# [Input]
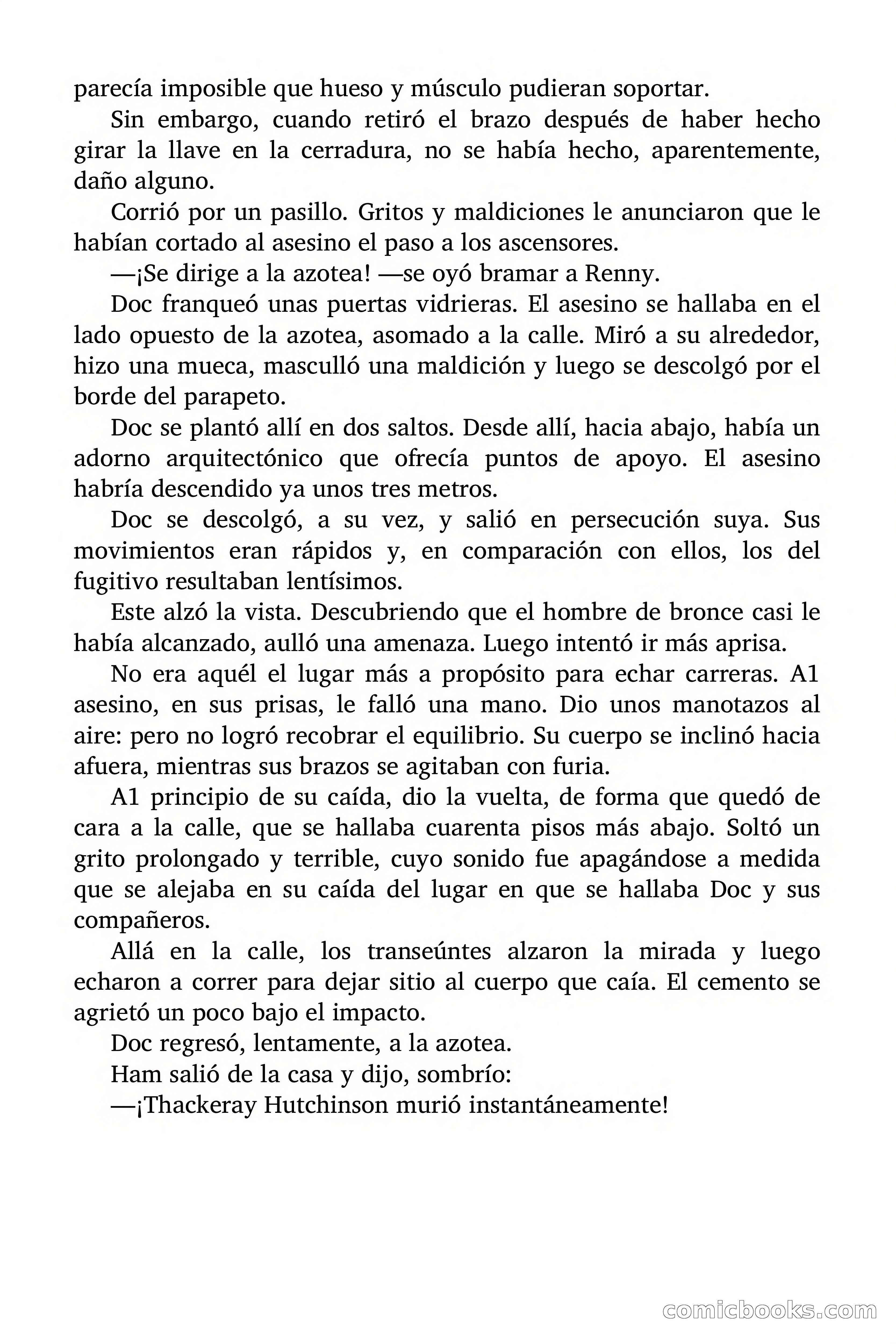 parecía imposible que hueso y músculo pudieran soportar.

Sin embargo, cuando retiró el brazo después de haber hecho girar la llave en la cerradura, no se había hecho, aparentemente, daño alguno.

Corrió por un pasillo. Gritos y maldiciones le anunciaron que le habían cortado al asesino el paso a los ascensores.

—¡Se dirige a la azotea! —se oyó bramar a Renny.

Doc franqueó unas puertas vidrieras. El asesino se hallaba en el lado opuesto de la azotea, asomado a la calle. Miró a su alrededor, hizo una mueca, masculló una maldición y luego se descolgó por el borde del parapeto.

Doc se plantó allí en dos saltos. Desde allí, hacia abajo, había un adorno arquitectónico que ofrecía puntos de apoyo. El asesino habría descendido ya unos tres metros.

Doc se descolgó, a su vez, y salió en persecución suya. Sus movimientos eran rápidos y, en comparación con ellos, los del fugitivo resultaban lentísimos.

Este alzó la vista. Descubriendo que el hombre de bronce casi le había alcanzado, aulló una amenaza. Luego intentó ir más aprisa.

No era aquél el lugar más a propósito para echar carreras. A1 asesino, en sus prisas, le falló una mano. Dio unos manotazos al aire: pero no logró recobrar el equilibrio. Su cuerpo se inclinó hacia afuera, mientras sus brazos se agitaban con furia.

A1 principio de su caída, dio la vuelta, de forma que quedó de cara a la calle, que se hallaba cuarenta pisos más abajo. Soltó un grito prolongado y terrible, cuyo sonido fue apagándose a medida que se alejaba en su caída del lugar en que se hallaba Doc y sus compañeros.

Allá en la calle, los transeúntes alzaron la mirada y luego echaron a correr para dejar sitio al cuerpo que caía. El cemento se agrietó un poco bajo el impacto.

Doc regresó, lentamente, a la azotea.

Ham salió de la casa y dijo, sombrío:

—¡Thackeray Hutchinson murió instantáneamente!

comicbooks.com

# [Task instructions]
In the listing above, how many lines hold the string "azotea"? Only the number is to be reported.

# [Expected answer]
3